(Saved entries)
◇ ◇ ◇ ◇ ◇

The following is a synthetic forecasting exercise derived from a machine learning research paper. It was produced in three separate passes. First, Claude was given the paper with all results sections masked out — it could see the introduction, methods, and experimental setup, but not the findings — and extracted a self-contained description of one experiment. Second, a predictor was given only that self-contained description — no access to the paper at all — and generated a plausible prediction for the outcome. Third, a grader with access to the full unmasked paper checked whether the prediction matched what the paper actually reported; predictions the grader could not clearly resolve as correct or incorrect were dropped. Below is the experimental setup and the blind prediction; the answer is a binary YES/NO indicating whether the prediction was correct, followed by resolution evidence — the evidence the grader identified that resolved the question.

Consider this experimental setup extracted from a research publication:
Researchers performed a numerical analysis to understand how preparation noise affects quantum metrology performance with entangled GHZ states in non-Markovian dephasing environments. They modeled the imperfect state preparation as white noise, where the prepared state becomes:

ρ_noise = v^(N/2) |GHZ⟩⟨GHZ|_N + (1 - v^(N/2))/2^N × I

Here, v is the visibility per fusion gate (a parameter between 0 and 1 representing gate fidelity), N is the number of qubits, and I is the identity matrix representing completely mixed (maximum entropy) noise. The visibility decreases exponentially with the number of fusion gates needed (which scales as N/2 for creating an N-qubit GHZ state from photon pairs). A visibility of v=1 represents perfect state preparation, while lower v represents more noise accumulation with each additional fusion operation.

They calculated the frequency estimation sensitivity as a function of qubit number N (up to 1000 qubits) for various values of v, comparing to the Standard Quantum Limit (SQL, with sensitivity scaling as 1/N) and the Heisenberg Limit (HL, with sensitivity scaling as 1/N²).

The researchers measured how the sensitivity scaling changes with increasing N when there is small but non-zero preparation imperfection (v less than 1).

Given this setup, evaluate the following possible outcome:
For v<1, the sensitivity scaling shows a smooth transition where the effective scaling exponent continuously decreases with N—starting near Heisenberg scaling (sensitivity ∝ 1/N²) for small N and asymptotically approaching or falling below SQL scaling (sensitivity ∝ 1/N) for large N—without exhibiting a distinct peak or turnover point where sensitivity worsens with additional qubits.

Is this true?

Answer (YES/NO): NO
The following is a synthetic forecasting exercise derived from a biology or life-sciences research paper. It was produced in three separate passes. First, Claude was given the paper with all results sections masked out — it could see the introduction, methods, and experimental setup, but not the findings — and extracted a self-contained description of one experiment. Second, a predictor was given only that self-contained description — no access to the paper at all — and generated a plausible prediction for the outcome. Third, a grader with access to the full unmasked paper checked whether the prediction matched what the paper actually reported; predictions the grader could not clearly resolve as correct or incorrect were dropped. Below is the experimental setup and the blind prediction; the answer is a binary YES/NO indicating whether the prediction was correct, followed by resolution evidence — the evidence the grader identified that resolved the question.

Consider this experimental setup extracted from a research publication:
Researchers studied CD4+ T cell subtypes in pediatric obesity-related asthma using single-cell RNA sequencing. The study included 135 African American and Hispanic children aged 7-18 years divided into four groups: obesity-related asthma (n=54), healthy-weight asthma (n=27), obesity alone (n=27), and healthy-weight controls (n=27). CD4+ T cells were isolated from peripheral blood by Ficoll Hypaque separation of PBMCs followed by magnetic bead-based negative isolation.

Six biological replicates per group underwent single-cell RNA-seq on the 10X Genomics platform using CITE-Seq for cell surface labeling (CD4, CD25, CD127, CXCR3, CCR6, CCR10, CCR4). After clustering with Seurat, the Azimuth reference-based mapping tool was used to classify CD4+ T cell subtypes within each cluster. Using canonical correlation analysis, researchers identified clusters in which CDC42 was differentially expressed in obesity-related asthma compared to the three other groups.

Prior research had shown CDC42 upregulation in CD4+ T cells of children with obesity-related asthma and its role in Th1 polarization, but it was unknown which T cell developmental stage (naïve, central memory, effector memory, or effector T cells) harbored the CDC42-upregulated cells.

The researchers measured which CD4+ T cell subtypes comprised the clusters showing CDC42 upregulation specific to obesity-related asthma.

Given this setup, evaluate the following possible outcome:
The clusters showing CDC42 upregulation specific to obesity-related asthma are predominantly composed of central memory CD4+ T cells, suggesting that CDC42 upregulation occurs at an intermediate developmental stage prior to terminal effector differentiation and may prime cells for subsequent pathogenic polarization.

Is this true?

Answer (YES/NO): YES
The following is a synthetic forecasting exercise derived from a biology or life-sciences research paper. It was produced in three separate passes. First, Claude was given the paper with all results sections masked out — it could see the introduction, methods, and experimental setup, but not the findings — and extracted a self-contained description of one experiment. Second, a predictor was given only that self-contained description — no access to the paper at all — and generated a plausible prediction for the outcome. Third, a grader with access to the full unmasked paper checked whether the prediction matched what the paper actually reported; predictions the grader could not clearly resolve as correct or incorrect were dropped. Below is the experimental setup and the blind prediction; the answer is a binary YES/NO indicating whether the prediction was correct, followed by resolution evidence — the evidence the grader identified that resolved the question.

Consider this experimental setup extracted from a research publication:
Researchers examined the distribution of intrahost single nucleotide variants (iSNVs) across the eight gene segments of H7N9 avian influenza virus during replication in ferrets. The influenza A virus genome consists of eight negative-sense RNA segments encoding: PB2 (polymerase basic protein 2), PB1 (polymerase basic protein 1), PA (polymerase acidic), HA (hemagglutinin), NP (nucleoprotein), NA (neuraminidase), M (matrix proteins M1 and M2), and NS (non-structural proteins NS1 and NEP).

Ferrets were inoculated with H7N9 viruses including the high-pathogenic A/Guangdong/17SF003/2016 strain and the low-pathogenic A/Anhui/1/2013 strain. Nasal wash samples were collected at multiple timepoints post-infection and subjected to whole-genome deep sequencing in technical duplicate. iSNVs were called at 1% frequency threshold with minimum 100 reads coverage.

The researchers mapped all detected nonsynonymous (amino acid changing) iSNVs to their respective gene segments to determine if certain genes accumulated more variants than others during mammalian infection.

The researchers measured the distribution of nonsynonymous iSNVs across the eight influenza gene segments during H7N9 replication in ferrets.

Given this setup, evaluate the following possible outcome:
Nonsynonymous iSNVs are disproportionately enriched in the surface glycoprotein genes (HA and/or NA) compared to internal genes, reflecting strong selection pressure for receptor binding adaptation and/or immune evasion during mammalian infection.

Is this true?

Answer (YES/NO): NO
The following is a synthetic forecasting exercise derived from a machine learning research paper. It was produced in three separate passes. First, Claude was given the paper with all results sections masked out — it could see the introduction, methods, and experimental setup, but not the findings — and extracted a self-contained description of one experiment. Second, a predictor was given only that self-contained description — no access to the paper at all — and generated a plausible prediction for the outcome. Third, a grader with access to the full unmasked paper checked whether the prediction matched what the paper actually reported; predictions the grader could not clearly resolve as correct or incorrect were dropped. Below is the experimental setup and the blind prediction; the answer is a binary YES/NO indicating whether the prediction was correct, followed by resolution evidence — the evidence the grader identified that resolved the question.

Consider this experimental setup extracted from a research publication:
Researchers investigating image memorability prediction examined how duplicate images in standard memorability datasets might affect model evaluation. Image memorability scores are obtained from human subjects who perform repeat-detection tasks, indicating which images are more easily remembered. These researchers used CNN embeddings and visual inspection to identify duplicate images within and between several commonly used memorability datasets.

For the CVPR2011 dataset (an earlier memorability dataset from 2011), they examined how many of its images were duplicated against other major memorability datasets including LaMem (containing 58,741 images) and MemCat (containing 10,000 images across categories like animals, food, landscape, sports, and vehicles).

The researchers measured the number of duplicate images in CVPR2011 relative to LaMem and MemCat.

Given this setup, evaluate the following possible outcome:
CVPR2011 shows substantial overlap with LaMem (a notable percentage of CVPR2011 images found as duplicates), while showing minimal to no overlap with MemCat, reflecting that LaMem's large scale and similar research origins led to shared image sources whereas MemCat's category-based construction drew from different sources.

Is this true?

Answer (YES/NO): NO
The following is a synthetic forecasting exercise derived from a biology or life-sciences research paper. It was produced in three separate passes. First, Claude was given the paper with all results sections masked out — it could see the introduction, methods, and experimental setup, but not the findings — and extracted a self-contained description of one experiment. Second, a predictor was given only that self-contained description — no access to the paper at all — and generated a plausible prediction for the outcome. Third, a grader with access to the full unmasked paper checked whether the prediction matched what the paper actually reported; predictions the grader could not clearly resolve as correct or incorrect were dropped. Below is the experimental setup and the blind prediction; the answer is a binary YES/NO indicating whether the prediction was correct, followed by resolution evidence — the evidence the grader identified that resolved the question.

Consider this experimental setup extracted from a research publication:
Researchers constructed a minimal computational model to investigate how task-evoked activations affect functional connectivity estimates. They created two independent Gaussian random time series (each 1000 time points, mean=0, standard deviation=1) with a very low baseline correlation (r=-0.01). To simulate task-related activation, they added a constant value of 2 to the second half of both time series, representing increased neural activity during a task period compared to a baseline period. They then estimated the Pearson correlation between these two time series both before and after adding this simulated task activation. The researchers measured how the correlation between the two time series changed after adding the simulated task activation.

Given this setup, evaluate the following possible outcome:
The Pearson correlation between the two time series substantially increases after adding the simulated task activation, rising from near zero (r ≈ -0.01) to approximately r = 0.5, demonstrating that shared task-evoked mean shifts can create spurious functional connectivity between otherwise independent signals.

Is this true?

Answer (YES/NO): YES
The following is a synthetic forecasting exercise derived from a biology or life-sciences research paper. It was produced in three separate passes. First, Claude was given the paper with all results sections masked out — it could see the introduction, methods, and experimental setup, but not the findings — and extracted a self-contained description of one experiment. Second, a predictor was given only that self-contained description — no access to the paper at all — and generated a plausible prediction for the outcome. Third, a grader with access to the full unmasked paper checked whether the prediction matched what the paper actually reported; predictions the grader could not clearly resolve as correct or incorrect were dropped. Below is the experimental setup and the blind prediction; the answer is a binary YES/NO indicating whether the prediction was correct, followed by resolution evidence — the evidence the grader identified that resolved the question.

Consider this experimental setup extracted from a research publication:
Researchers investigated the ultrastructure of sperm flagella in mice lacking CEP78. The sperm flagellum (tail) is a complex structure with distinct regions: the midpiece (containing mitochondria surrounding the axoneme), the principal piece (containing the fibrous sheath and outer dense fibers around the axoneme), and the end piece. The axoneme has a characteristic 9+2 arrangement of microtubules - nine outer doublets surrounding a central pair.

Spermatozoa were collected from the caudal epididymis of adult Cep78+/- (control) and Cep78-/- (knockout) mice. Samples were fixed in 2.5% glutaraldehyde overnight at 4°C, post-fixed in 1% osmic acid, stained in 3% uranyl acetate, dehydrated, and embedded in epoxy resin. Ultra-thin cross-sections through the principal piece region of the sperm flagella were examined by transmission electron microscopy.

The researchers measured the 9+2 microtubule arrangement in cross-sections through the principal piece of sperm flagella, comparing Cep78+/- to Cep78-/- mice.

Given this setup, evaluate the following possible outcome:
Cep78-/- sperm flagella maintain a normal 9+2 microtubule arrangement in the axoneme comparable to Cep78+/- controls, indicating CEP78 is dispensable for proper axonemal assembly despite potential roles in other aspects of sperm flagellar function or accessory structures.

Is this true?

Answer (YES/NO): NO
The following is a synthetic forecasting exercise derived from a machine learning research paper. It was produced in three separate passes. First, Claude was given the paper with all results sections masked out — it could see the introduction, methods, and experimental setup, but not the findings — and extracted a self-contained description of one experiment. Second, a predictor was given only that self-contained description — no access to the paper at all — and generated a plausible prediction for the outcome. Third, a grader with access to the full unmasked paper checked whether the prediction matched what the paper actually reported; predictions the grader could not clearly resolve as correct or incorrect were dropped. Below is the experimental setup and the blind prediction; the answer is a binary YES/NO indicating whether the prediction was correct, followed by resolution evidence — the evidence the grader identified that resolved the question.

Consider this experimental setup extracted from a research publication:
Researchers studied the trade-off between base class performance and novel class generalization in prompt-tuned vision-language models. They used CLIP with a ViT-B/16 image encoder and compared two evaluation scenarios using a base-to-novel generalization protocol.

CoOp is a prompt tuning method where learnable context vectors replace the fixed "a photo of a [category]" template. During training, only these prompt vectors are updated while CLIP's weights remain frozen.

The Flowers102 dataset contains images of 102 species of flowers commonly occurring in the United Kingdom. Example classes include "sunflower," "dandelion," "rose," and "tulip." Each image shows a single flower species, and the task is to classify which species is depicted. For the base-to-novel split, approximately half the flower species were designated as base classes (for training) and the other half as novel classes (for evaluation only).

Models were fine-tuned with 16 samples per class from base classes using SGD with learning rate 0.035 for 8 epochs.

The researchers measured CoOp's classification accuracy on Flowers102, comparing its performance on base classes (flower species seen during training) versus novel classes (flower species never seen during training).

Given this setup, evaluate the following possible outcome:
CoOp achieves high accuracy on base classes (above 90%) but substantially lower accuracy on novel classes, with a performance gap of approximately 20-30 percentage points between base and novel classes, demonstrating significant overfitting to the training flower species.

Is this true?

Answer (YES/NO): NO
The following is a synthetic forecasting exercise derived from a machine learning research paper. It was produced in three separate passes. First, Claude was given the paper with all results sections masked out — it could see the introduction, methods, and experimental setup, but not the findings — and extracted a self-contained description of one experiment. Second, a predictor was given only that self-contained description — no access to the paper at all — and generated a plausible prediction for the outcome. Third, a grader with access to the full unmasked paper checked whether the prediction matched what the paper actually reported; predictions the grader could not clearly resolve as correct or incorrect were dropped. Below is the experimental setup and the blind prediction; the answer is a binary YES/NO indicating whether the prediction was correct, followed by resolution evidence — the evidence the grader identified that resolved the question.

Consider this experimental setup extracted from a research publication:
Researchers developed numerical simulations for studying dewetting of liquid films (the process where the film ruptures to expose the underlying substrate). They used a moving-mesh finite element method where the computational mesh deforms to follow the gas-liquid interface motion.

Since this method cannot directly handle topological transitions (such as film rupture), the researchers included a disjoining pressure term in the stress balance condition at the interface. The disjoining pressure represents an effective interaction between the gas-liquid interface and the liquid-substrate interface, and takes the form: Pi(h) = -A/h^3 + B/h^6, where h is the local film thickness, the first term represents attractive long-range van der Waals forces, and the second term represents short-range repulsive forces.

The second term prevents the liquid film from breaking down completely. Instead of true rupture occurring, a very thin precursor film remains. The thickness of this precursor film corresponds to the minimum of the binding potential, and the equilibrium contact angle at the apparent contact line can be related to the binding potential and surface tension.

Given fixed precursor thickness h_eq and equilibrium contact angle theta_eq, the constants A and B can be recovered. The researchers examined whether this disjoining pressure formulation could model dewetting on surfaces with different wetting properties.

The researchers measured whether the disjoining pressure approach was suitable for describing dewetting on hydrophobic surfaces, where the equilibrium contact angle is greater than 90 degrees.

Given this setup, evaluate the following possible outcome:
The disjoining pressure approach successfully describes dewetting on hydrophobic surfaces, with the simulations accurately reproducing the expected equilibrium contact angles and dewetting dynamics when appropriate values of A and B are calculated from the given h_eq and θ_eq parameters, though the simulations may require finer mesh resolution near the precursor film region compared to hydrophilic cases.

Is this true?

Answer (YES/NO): NO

◇ ◇ ◇ ◇ ◇

Assignment:
Every line in the entries above that has the word "developmental" should be identified and copied.

Reply:
Prior research had shown CDC42 upregulation in CD4+ T cells of children with obesity-related asthma and its role in Th1 polarization, but it was unknown which T cell developmental stage (naïve, central memory, effector memory, or effector T cells) harbored the CDC42-upregulated cells.
The clusters showing CDC42 upregulation specific to obesity-related asthma are predominantly composed of central memory CD4+ T cells, suggesting that CDC42 upregulation occurs at an intermediate developmental stage prior to terminal effector differentiation and may prime cells for subsequent pathogenic polarization.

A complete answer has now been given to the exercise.